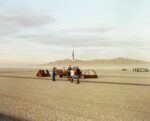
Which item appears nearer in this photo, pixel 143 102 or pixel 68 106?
pixel 68 106

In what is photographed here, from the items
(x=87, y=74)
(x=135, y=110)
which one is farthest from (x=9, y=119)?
(x=87, y=74)

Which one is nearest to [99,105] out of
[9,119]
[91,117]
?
[91,117]

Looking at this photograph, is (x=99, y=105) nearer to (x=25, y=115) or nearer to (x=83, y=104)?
(x=83, y=104)

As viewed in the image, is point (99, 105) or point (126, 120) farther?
point (99, 105)

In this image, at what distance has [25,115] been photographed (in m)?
11.3

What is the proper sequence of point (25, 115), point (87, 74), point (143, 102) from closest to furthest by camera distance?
point (25, 115)
point (143, 102)
point (87, 74)

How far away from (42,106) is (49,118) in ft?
9.59

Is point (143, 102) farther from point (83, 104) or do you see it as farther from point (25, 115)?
point (25, 115)

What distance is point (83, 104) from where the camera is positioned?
14117 mm

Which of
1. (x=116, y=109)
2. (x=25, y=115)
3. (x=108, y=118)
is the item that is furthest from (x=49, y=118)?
(x=116, y=109)

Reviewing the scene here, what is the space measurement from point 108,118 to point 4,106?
204 inches

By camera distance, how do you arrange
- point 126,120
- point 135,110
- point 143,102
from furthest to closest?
point 143,102, point 135,110, point 126,120

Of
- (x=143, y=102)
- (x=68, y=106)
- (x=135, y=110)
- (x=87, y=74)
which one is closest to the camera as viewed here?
(x=135, y=110)

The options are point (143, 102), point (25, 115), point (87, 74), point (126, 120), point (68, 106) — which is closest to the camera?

################

**What you will do**
Rewrite the entries starting at the line containing "In what is photographed here, from the items" and ending at the end of the entries, replacing "camera" with "lens" and leaving everything else unchanged.

**Solution for this task**
In what is photographed here, from the items
(x=87, y=74)
(x=135, y=110)
which one is farthest from (x=9, y=119)?
(x=87, y=74)

Which one is nearest to [99,105] out of
[9,119]
[91,117]
?
[91,117]

Looking at this photograph, is (x=99, y=105) nearer to (x=25, y=115) or nearer to (x=83, y=104)?
(x=83, y=104)

As viewed in the image, is point (99, 105) or point (126, 120) farther?
point (99, 105)

In this image, at what distance has [25,115] been photographed (in m)?
11.3

What is the proper sequence of point (25, 115), point (87, 74), point (143, 102) from closest to furthest by lens distance?
point (25, 115)
point (143, 102)
point (87, 74)

How far away from (42,106) is (49,118) in ft?
9.59

Is point (143, 102) farther from point (83, 104) or do you see it as farther from point (25, 115)?
point (25, 115)

What distance is point (83, 104) from where the lens is positioned?
14117 mm

Which of
1. (x=116, y=109)
2. (x=25, y=115)
3. (x=108, y=118)
is the item that is furthest from (x=49, y=118)?
(x=116, y=109)

Reviewing the scene here, what is the space measurement from point 108,118 to point 4,106?
204 inches

By lens distance, how do you arrange
- point 126,120
- point 135,110
- point 143,102
from furthest to closest?
point 143,102, point 135,110, point 126,120

Of
- (x=143, y=102)
- (x=68, y=106)
- (x=135, y=110)
- (x=87, y=74)
which one is closest to the lens as viewed here?
(x=135, y=110)

The options are point (143, 102), point (25, 115), point (87, 74), point (126, 120), point (68, 106) — which is closest to the lens?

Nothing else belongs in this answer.